Lakshadweep is known for its crystal blue waters and lagoons.

Home away from home for tourists

Poetically it is said that Lakshadweep is a confluence of lakhs of islands (lakshangalude island). Whatever said and done, this island has a special bond with Kerala. The water is so clear that you can catch the seabed. Exquisite coral atolls. It’s like being in the middle of a large ocean. There are around 36 big and small islands in Lakshadweep. An island called small pani is already submerged in the sea. A mere 11 islands are inhabited by people. Spread over 32 square feet of land, some islands can be reached through the sea. Some require 2-3 hours of boat ride.

There are some great watersports like Scuba diving, snorkeling, windsurfing, kayaking, canoeing, and fishing.

To reach Lakshadweep you need Visa like an Entry permit. For that, you can get a clearance certificate from the nearest police station. The application is available online. Along with the application you need to present identification certificates and 3 passport-size photos. You have to hand over the clearance certificate and filled entry permit forms to Kochi wellington island’s Lakshadweep Administrative Office and pay Rs 50 to get an entry permit. Once you reach Lakshadweep, you have to hand over the permit to the Station House Officer.
▬▬▬▬▬▬
- **About this task**
Sum up the Lakshadweep text in two sentences. The records come from a different source than the text.
▬▬▬▬▬▬
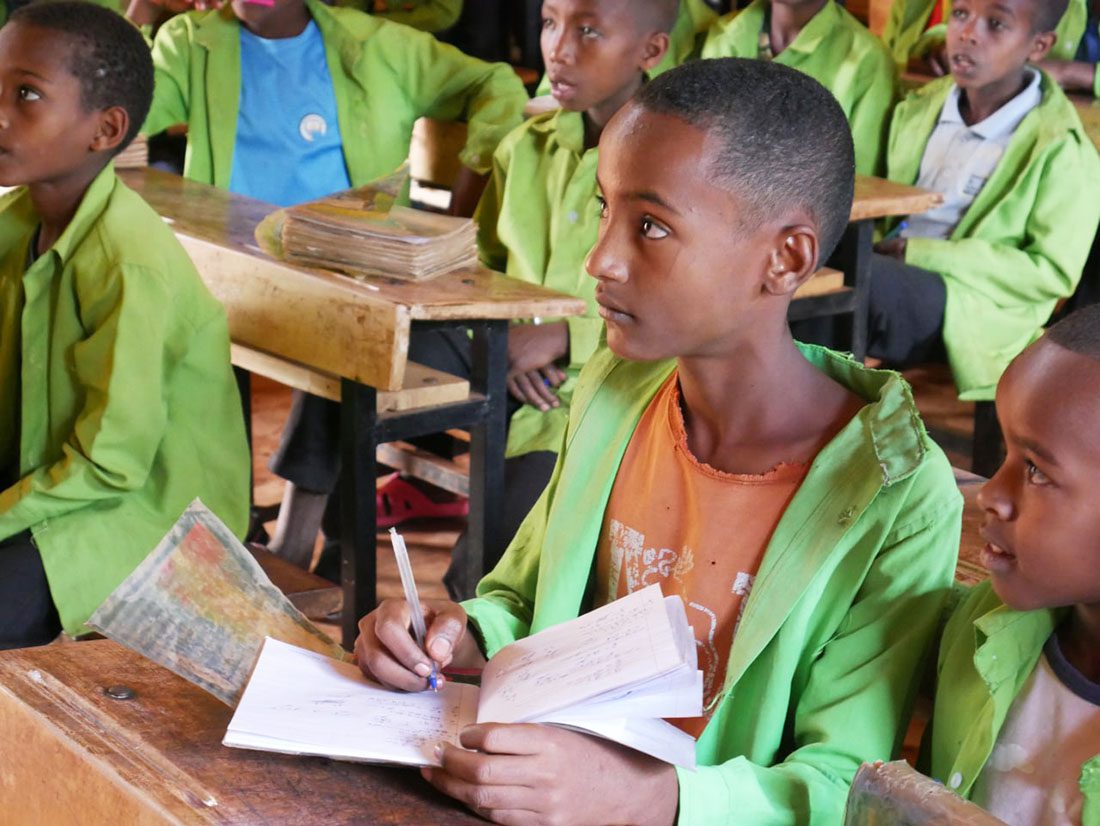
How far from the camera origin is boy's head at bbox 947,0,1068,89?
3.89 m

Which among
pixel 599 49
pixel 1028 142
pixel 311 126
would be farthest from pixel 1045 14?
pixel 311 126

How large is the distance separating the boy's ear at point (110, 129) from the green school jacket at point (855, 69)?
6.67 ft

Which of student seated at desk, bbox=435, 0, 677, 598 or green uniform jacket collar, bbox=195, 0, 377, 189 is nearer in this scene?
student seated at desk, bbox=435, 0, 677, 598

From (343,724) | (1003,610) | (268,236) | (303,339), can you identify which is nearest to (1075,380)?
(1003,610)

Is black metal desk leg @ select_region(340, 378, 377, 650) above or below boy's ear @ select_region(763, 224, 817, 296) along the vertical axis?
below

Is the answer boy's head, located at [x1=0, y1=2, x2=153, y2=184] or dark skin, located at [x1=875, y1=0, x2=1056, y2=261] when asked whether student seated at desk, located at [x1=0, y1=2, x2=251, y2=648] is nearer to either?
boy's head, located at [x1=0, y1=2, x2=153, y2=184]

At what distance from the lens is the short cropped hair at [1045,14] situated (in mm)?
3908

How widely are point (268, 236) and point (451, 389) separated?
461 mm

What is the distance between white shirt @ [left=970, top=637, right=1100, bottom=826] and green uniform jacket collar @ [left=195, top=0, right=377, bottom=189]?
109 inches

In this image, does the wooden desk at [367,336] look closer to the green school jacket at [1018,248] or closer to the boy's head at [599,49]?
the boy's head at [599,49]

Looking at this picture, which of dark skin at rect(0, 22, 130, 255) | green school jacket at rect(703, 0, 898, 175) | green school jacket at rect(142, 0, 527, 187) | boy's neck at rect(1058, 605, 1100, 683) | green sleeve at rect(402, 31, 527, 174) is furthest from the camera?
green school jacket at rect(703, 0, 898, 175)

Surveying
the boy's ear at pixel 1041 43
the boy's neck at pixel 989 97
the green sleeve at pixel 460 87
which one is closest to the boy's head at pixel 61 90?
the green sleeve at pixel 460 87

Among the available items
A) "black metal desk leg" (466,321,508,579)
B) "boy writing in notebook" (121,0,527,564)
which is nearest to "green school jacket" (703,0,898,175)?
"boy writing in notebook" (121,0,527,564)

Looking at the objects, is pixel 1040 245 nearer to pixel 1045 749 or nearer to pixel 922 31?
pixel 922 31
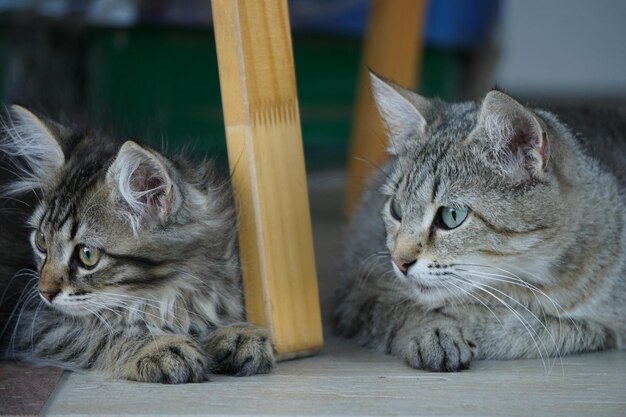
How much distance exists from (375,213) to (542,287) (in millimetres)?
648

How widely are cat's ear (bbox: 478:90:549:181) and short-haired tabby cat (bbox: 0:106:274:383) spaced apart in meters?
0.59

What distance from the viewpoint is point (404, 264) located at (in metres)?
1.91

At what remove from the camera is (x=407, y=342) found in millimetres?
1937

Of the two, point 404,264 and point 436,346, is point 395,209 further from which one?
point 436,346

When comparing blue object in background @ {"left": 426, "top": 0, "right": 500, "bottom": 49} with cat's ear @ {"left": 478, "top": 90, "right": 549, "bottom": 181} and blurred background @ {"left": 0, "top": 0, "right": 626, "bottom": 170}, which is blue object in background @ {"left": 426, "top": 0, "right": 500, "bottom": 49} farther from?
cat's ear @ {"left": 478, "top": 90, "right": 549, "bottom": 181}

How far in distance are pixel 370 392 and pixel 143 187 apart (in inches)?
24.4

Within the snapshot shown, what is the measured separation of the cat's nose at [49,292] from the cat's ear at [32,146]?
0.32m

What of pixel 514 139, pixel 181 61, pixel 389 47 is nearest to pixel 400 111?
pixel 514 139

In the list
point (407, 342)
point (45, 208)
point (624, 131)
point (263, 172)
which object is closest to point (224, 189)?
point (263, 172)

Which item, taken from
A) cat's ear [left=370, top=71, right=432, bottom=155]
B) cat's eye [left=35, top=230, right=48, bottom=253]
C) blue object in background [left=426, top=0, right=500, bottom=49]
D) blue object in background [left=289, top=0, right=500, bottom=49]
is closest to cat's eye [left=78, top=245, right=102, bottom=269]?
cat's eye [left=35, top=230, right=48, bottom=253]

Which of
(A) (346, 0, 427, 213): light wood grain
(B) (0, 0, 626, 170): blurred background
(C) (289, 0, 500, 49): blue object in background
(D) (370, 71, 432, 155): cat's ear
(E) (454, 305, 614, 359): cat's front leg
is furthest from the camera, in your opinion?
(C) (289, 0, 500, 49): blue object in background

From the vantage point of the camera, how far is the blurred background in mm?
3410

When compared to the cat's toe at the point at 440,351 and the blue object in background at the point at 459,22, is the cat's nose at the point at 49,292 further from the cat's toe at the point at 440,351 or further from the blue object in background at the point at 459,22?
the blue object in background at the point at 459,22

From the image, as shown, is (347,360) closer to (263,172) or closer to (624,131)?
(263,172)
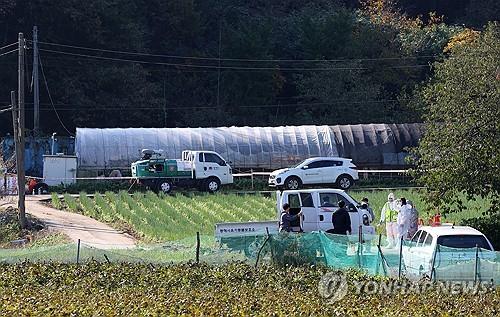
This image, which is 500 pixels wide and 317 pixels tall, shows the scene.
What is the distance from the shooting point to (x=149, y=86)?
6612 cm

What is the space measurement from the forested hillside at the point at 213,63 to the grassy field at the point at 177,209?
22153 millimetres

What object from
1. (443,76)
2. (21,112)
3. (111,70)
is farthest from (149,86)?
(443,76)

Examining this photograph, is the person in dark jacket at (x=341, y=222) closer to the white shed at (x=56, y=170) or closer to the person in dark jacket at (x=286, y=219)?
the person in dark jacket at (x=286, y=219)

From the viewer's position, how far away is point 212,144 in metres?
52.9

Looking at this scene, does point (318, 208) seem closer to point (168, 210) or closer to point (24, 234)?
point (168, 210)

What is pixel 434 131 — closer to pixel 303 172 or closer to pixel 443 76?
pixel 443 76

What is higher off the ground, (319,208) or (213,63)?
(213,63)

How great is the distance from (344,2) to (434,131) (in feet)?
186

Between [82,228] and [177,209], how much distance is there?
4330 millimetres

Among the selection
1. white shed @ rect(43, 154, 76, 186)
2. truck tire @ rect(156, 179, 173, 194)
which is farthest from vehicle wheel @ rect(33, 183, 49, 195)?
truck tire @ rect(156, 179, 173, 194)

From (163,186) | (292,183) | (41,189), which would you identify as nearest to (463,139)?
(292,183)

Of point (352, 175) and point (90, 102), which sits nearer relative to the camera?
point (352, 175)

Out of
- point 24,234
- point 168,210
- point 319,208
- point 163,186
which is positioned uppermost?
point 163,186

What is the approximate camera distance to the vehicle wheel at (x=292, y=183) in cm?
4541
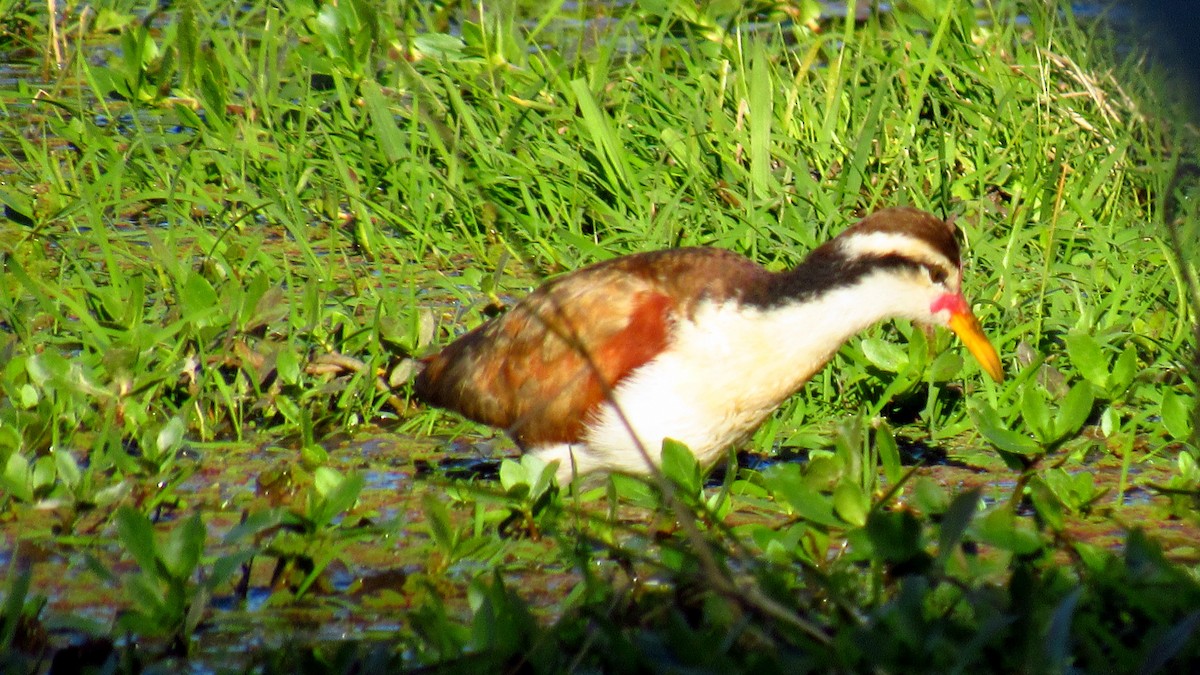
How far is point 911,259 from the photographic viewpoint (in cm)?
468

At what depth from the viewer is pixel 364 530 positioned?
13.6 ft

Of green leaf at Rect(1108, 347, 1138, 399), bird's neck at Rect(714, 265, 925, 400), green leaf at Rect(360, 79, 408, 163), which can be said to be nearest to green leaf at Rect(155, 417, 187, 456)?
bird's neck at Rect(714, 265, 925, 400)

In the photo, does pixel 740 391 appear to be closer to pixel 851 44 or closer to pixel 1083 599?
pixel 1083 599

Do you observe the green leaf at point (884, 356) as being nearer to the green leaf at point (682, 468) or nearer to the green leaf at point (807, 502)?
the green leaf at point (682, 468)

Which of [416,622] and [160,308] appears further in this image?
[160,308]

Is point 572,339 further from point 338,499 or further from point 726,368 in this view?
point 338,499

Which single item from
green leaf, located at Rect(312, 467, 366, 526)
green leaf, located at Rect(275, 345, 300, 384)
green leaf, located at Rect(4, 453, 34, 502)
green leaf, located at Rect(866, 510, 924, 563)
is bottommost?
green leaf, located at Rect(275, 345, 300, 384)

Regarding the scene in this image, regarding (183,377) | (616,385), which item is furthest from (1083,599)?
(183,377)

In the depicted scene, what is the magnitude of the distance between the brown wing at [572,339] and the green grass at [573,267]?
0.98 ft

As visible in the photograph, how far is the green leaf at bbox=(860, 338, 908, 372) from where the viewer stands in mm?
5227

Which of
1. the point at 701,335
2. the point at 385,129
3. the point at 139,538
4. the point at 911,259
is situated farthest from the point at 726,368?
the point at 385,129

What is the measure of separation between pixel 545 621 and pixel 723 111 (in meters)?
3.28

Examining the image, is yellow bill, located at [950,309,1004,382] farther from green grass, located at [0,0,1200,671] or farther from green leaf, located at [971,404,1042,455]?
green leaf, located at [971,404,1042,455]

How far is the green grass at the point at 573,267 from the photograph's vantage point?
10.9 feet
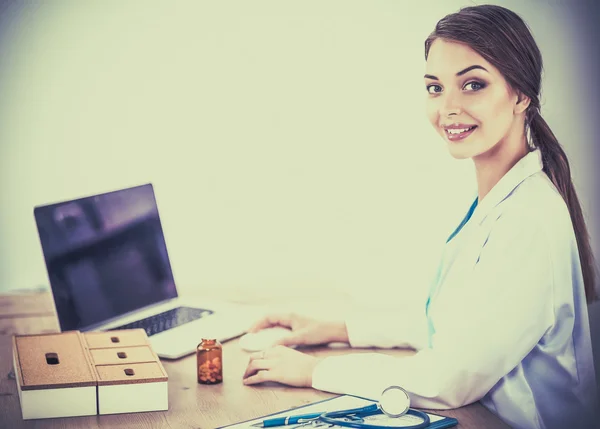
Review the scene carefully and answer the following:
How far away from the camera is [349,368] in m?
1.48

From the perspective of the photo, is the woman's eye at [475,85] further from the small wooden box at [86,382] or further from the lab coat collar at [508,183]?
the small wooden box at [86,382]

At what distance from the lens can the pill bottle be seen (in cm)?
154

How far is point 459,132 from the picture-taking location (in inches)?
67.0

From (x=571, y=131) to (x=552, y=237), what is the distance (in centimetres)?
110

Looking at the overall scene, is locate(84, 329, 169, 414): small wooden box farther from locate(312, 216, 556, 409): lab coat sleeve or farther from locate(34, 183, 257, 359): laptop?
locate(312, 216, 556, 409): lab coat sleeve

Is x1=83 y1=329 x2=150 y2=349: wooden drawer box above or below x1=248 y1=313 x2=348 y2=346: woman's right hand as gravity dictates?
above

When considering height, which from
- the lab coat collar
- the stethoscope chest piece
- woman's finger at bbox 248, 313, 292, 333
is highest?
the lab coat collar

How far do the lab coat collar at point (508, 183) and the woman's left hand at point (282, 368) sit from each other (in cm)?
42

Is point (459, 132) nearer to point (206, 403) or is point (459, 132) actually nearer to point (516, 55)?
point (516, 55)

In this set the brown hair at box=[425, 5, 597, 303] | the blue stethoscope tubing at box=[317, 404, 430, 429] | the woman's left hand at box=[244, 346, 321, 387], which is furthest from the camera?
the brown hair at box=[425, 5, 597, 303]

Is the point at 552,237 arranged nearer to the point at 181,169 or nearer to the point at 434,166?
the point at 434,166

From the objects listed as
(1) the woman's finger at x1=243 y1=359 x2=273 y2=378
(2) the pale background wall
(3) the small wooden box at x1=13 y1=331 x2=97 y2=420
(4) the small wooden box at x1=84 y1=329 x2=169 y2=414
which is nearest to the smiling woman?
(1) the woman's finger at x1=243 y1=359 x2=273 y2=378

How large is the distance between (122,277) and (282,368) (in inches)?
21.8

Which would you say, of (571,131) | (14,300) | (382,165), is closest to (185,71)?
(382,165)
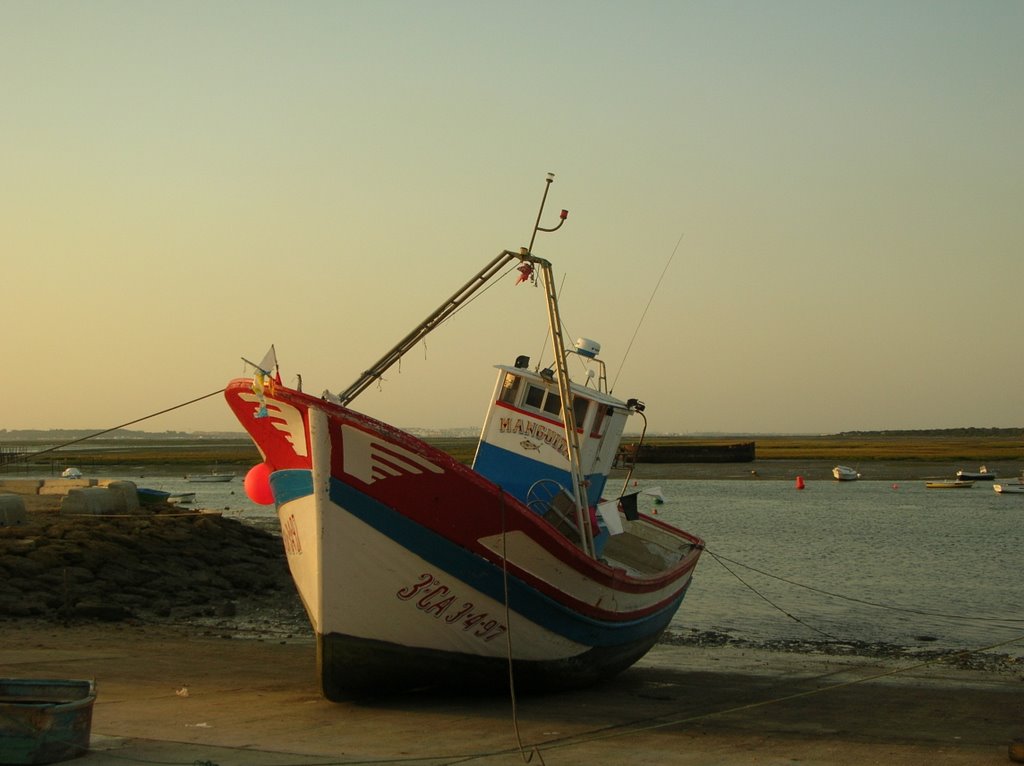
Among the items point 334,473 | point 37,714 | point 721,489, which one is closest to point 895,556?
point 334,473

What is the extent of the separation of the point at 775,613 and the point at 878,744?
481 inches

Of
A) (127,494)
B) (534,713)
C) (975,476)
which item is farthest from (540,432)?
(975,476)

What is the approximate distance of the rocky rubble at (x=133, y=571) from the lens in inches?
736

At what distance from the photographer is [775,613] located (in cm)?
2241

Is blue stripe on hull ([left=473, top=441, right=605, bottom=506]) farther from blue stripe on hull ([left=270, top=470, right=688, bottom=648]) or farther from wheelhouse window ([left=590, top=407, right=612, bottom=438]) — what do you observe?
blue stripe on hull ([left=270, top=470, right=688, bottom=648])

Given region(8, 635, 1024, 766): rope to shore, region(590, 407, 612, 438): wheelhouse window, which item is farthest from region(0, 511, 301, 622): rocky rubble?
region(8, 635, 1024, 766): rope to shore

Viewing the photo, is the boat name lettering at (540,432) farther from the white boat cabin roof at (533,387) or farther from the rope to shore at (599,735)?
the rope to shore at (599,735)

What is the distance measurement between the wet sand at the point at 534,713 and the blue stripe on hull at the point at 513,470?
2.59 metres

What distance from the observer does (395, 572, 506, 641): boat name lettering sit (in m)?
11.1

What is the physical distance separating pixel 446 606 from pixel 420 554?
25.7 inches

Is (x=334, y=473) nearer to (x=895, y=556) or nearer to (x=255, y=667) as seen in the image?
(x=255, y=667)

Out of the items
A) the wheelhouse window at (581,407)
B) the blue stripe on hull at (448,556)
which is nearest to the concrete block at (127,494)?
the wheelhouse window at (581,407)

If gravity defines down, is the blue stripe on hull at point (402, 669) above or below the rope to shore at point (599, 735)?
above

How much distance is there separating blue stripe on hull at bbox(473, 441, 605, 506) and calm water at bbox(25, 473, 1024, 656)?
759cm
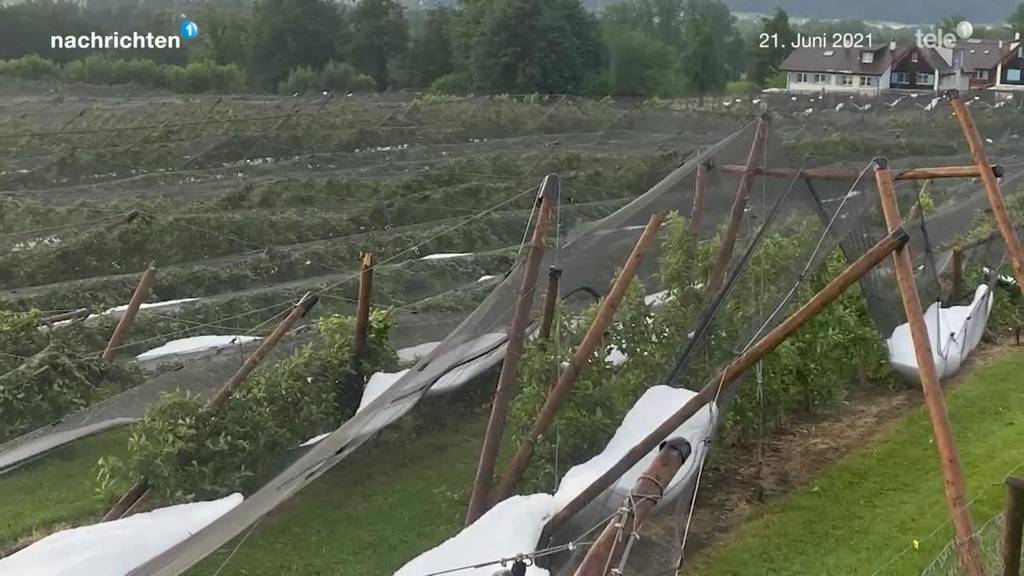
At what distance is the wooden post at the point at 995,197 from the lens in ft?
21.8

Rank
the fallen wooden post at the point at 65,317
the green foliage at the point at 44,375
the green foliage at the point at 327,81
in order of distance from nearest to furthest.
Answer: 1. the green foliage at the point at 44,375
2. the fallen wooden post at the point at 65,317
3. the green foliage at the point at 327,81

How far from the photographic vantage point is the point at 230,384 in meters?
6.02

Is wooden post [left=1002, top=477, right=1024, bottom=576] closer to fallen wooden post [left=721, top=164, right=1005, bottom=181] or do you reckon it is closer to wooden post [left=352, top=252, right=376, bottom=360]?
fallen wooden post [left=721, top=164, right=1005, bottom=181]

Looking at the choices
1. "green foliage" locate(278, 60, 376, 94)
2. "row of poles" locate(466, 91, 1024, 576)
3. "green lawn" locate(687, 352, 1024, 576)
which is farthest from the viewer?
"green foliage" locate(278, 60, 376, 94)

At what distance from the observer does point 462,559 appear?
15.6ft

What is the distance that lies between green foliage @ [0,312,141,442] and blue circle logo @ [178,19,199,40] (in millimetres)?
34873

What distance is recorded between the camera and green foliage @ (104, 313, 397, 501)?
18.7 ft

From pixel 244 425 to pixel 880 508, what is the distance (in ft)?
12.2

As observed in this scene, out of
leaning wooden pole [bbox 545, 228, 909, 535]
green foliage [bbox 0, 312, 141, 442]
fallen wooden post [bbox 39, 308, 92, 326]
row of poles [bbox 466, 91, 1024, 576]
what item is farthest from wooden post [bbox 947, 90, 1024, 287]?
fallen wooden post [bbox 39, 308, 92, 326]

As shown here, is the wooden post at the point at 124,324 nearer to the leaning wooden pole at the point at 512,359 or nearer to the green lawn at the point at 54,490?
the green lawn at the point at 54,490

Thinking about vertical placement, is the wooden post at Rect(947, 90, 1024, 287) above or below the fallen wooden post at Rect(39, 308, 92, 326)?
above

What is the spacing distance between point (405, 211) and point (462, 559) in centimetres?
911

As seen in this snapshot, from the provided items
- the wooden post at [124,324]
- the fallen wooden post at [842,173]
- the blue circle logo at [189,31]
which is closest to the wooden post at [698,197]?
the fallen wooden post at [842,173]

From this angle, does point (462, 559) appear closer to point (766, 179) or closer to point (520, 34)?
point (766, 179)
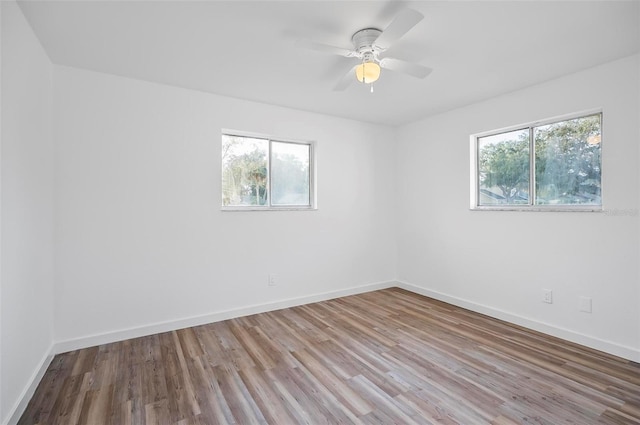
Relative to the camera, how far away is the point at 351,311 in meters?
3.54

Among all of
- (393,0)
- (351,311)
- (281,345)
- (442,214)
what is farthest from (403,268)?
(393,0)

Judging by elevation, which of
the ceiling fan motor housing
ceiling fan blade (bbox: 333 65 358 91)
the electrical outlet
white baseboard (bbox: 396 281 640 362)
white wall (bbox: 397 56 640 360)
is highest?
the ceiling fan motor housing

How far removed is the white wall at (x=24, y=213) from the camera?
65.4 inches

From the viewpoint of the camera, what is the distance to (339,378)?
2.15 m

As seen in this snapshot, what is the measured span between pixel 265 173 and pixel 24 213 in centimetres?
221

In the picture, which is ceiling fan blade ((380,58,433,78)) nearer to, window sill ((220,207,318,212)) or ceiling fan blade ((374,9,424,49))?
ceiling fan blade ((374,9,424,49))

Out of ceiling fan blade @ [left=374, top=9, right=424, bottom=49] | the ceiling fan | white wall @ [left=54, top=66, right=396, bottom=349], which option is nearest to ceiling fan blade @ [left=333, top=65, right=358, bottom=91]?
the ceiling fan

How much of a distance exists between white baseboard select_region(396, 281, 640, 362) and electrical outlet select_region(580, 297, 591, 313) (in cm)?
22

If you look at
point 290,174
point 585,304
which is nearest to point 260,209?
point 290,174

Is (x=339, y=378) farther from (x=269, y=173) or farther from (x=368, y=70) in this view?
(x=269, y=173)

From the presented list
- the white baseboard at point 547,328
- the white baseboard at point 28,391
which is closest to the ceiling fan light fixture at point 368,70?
▬▬▬▬▬▬
- **Your solution**
Lakshadweep has clear water, lagoons and coral atolls, with about 36 islands, of which only 11 are inhabited, and it offers watersports such as scuba diving, snorkeling, windsurfing and kayaking. To visit, you need an entry permit: you take a police clearance certificate and the filled entry permit forms to the Lakshadweep Administrative Office on Wellington Island in Kochi and pay Rs 50, then hand the permit to the Station House Officer when you arrive.